In the basement of a chic cottage that backs up to Gloucester’s Goose Cove are hundreds of original prints and paintings—two lifetimes of artwork by Mary Ann and Mace Wenniger, now in their early eighties and nineties, respectively. Some are framed and mounted and singled out by studio lights. Many more are stacked against the walls, pinned like clothes on a line, and stuffed into storage cabinets like books of handmade paper—and there’s that, too, sculpturally gathered in a vitrine.

The couple is still sorting through their oeuvre five years after moving in and filling up the Wenniger Cottage Gallery, a 100-square-foot front room much smaller and tucked away than the Rockport, Boston and Provincetown fine-print galleries they owned and contributed to for more than four decades.

"We were always on the beaten path, and it's humbling," Mary Ann said.

But downsizing has freed them up to cultivate and play off each other’s creativity.

"There is always sort of a tension, what do I do?" Mary Ann said. "And it’s incredible to have a partner who can get right into whatever art form."

"I'm the sculptor; she does the prints," said Mace, who recently revived his talent for woodworking.

Mace had started carving as a teenager but moved on to painting as a student at Paris’s Académie de la Grande Chaumière during World War II.

Meanwhile, Mary Ann was becoming an arts professional. She helped pay for her art history degree from NYU by selling tickets at the Guggenheim and then got her master’s in art education at Harvard. She was teaching at a Wayland junior high school when she met Mace, who was working as a Boston city planner. They married and moved to Manchester by the Sea, where they would raise six children. 

Over time, they emboldened each other to develop their creative skill. First Mary Ann suggested that Mace drop into the figure-drawing sessions at the Rockport Art Association. He ended up being a regular for two decades. Between children, and with Mace's encouragement, Mary Ann took etching classes at the Radcliff Institute and later at the deCordova Sculpture Park and Museum. 

"I probably wouldn’t have developed as an artist if we hadn’t married," Mary Ann said.

With a borrowed etching press and eventually one of her own, she pulled through vibrant plates depicting Cape Ann coves and lighthouses, people at work, abstracts, clotheslines, and what she describes as “ritual garments”—long underwear, gowns and blue jeans—that, to her, have an emotional resonance.

"In my life, as well as doing picturesque things," she said, "it’s been a source of visualizing the happiness or pain somewhere along."
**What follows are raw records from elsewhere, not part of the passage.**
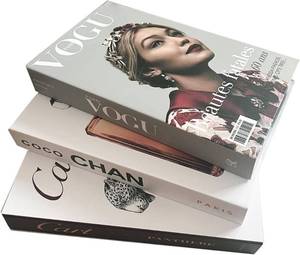 lot 8868 image: Set of 3 Fashion Designer Decorative Book Boxes  Vogue, Tom Ford, & Coco Chanel Storage Props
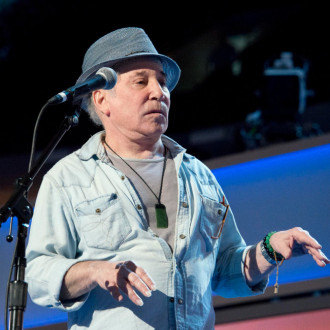'I haven’t figured out how to perform with hearing loss!' Paul Simon is certain he's done with touring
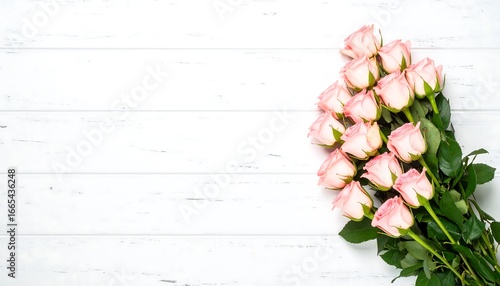 A bouquet of pale pink roses rests attractively on a white wooden surface, creating a gentle and romantic visual.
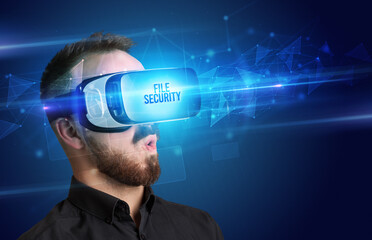 Businessman looking through Virtual Reality glasses, virtual security concept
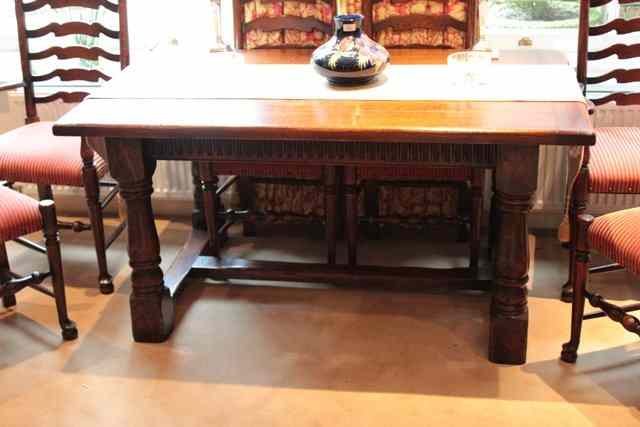 Appraisal: A TH CENTURY STYLE OAK DINING TABLE the planked top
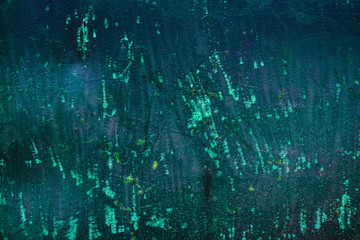 Texture of a rusty metal surface with white, green, salt, evergreen, dark blue, blue, aged cracked paint. Rusty and scratched painted metal wall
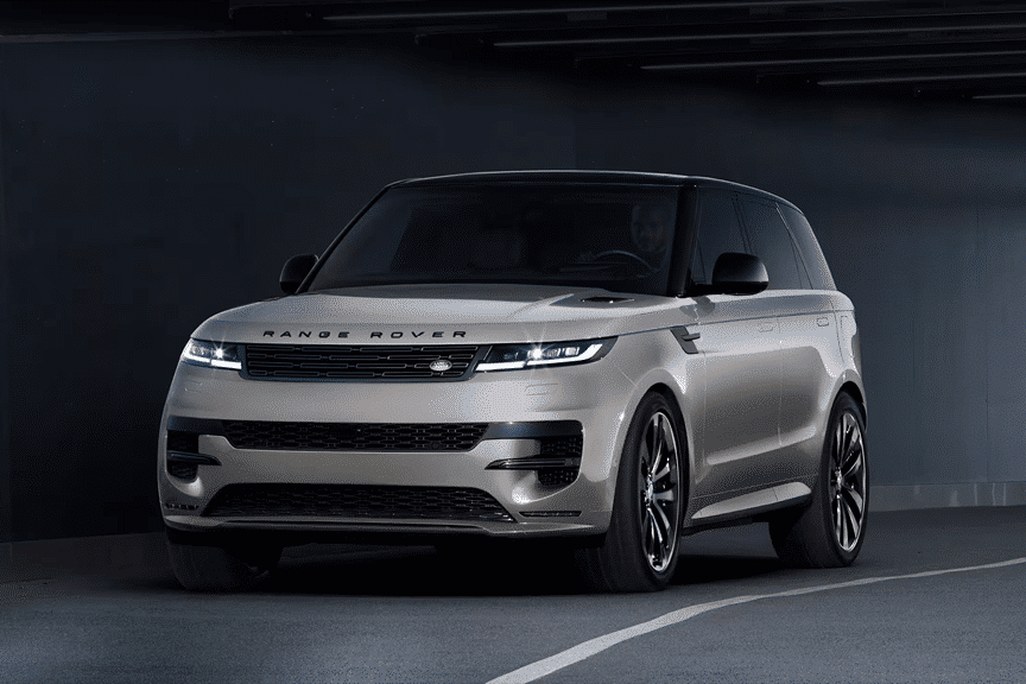 2026 Land Rover Range Rover Sport front three-quarter view parked in a dim concrete garage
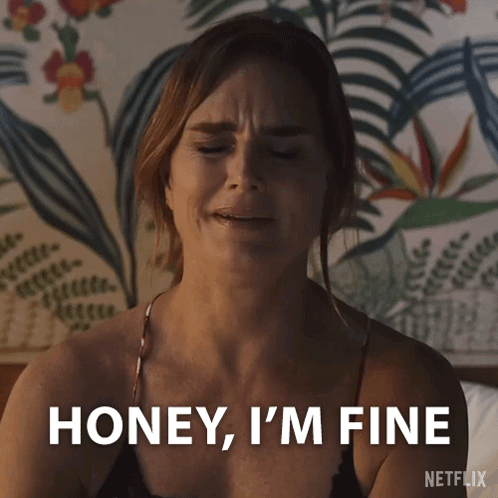 Woman on Bed Eyes Closed Saying Honey I'm Fine
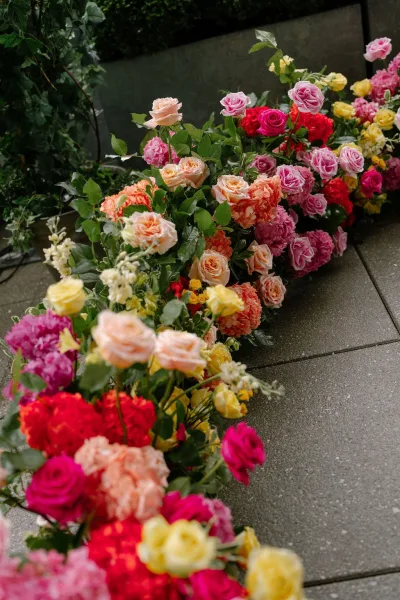 ceremony aisle flowers forming a grounded floral aisle, lush low clusters of roses on stone pavers beside an ivy-lined planter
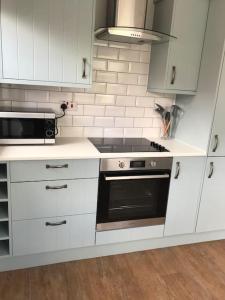 a kitchen with white cabinets and a stove top oven at The Lodge - Dog Friendly Farm Cottage in Norwich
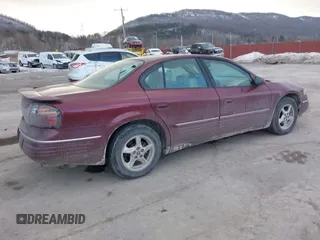 2001 Pontiac Bonneville SE z VIN 1G2HX54K914293726, wystawiony jako IAAI lot #41373612 z przebiegiem 120 117 mil mil oraz . Historia ofert i sprzedaży dostępna na DreamBid. Obrazek 4.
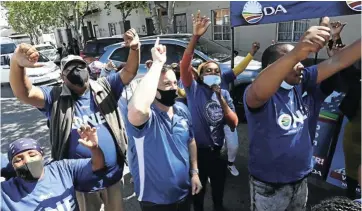  ?? Picture: Esa Alexander ?? DA leader John Steenhuise­n leads his party’s campaign in Langa, Cape Town, during the voter registrati­on weekend. The Independen­t Electoral Commission said about 23,000 registrati­on sites had opened across the country.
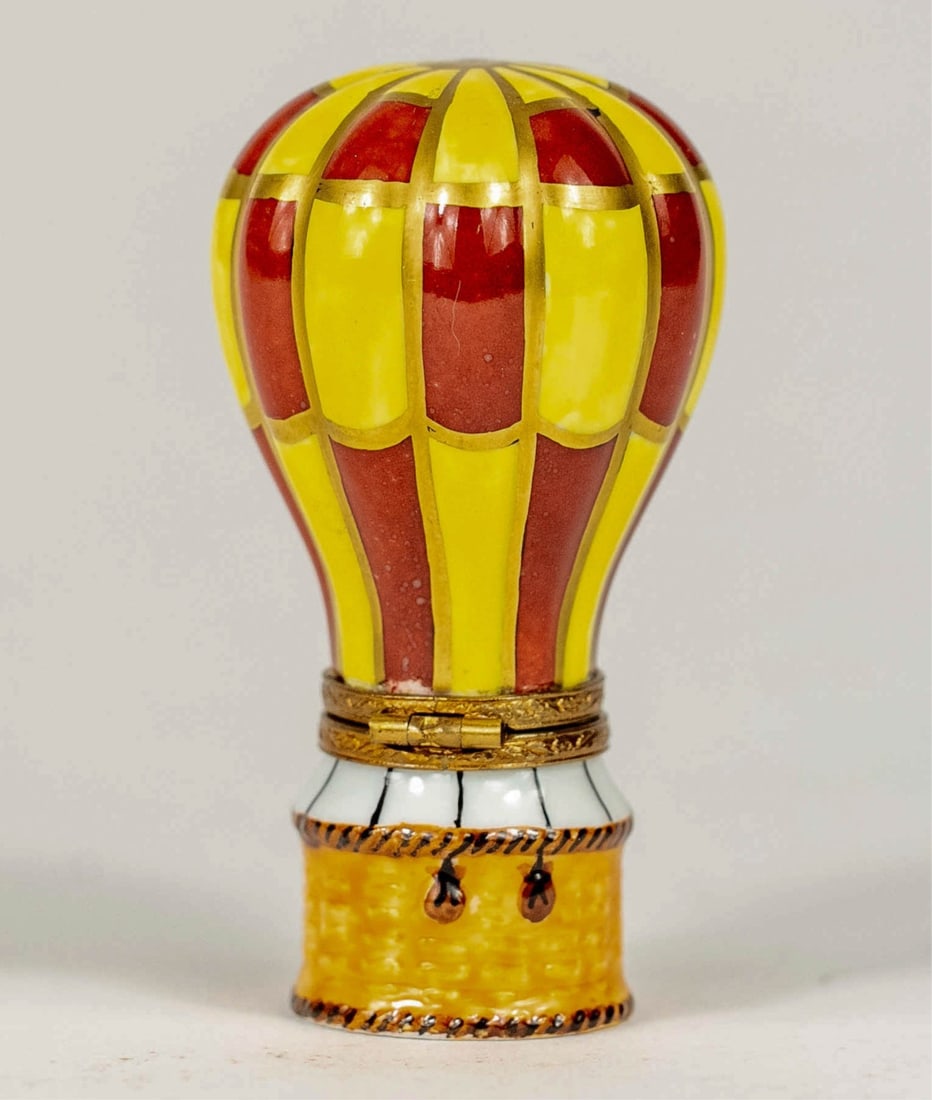 LIMOGES 'HOT AIR BALLOON' PORCELAIN TRINKET BOX: Limoges porcelain trinket box in the form of a hot air balloon. Marked to underside. Measures 2 3/4" x 1 1/2" x 1 1/2".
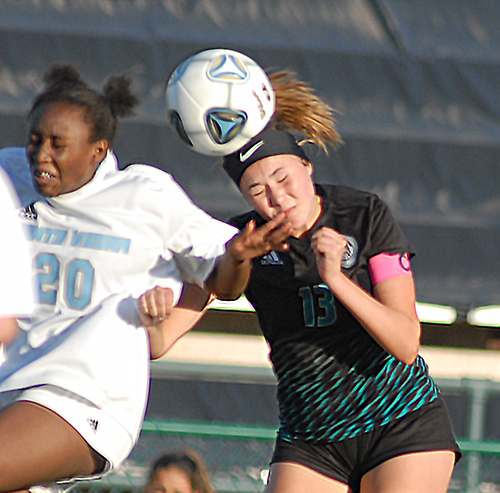 Archbishop McCarthy's Jessica Gonzalez, right, heads the ball away from Ponte Vedra's Kaylan Heinz during the first half of Archbishop McCarthy's 2-0 loss to Ponte Vedra, March 5, 2021  in the FHSAA Class 5A Girls Soccer Championship Game at Spec Martin Stadium in DeLand.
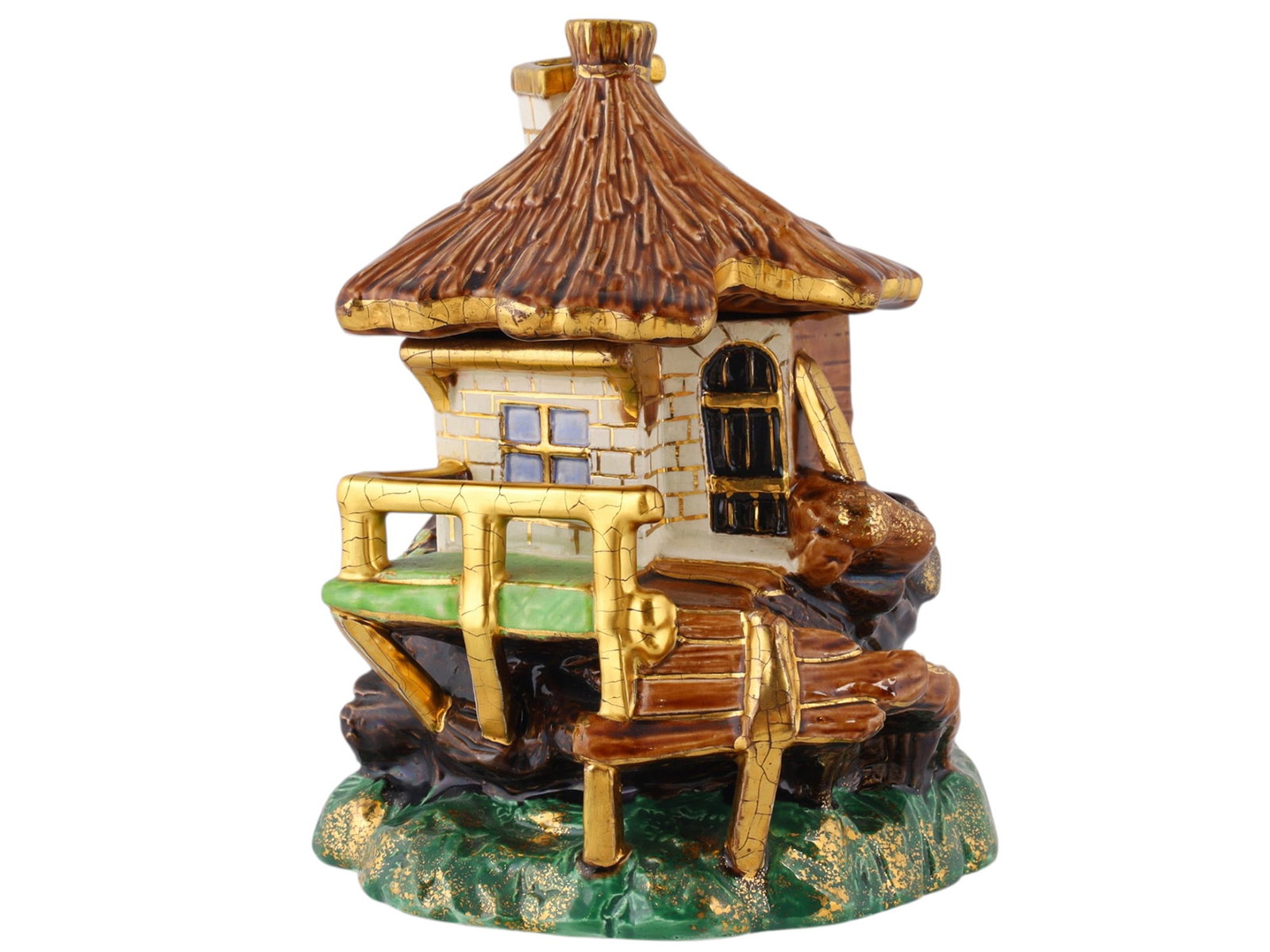 A RUSSIAN KUZNETSOV POLYCHROME AND GILT FAIENCE HOUSE-FORM COVERED TOBACCO BOX: Late 19th/early 20th century.Modelled as a rustic cottage with a removable thatched roof forming the cover, the walls detailed with masonry, timber boarding, windows and a chimney. The front with a ra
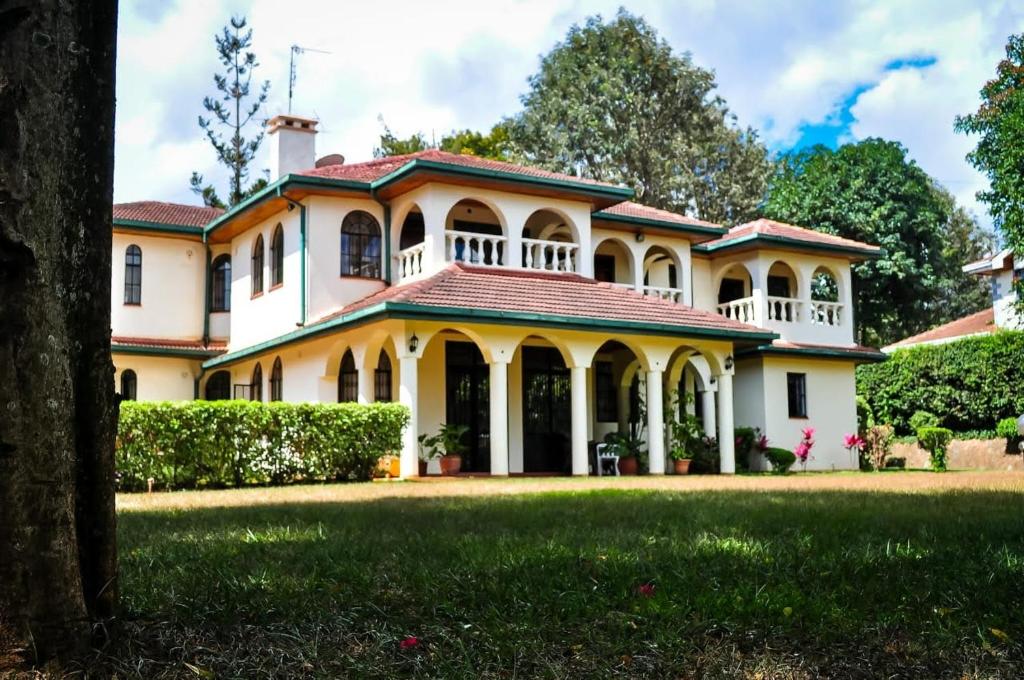 a large white house with a large yard at Nyari estate in Nairobi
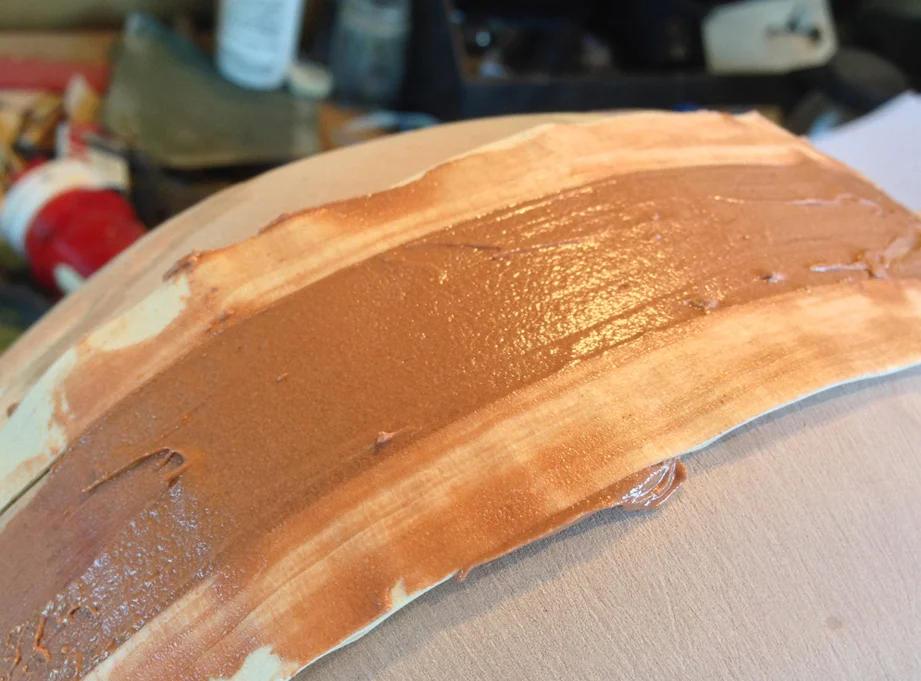 Bondo was squeegeed between the tape barriers using a flexible piece of plastic.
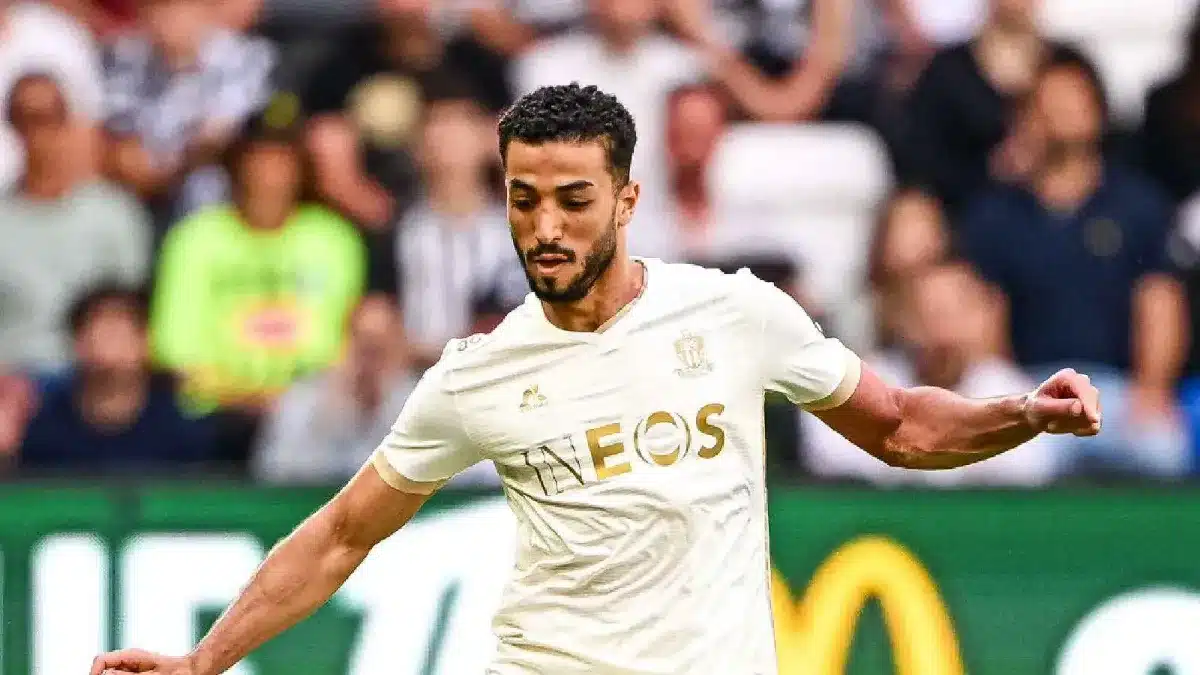 Soccer player in a white kit with the EOS sponsor, in mid-action on the field with a blurred crowd behind him. Soccer player in a white kit with the EOS sponsor, in mid-action on the field with a blurred crowd behind him.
She had just lost her job when told her he had always wanted to own an art gallery, an idea he had gotten on his commute after reading about the groundswell in American printmaking. 

So in 1971, they rented a room in Rockport for $125 and borrowed works by unheard of artists. 

“We had to see if this was going to work," she said. 

That rented room turned into a summer business once they opened a location on Boston’s Newbury Street, where they held exhibitions by Works Progress Administration artists and Eastern-bloc engravers.

Mary Ann told the Boston Globe in 1978, "I try to keep it non-elitist," and that "I would rather sell to students who are knocked out by the beauty of something than to people looking for a status symbol or something to match their curtains."

Mary Ann herself was knocked out by a mixed-medium printmaking method she discovered while running the galleries: collagraphy. 

From pressing plants, stones, and what Mary Ann jokes is "trash" into glue, she experimented and wrote the book on the medium in 1978.

"I use a lot of junk," she said, “but it has to be thin, thin, thin." "The fun of it is using things like feathers, grass, just getting into all sorts of odd things."

Mary Ann relied on her husband’s eye as she refined her craft, and he often corrected the perspective etched into her plates. Though he’s become quieter and less able-bodied with age, she stills turns to him for his opinion, and describes his line drawings as "more abstract, ragged, but no less strong."

A few years ago, Mace asked one of their children for a set of carving tools for Christmas, and now dozens of his small, wooden bas relief sculptures decorate the coffee tables and corners of the house—and some are for sale, of course. Since he no longer drives, Mary Ann picks up the materials, like the large block of wood from Beverly he requested after waking up one recent day.

"He’s been possessed by the sculpture the way I was possessed more at the beginning with the printmaking," she said.

In their shared studio, steeped in natural light and covered in paint, Mace carves in a chair next to Mary Ann’s printing press. They used to work in separate spaces, and sometimes he’ll sit in the living room or outside, but not beyond being able to shout or hear, "Do you like this?"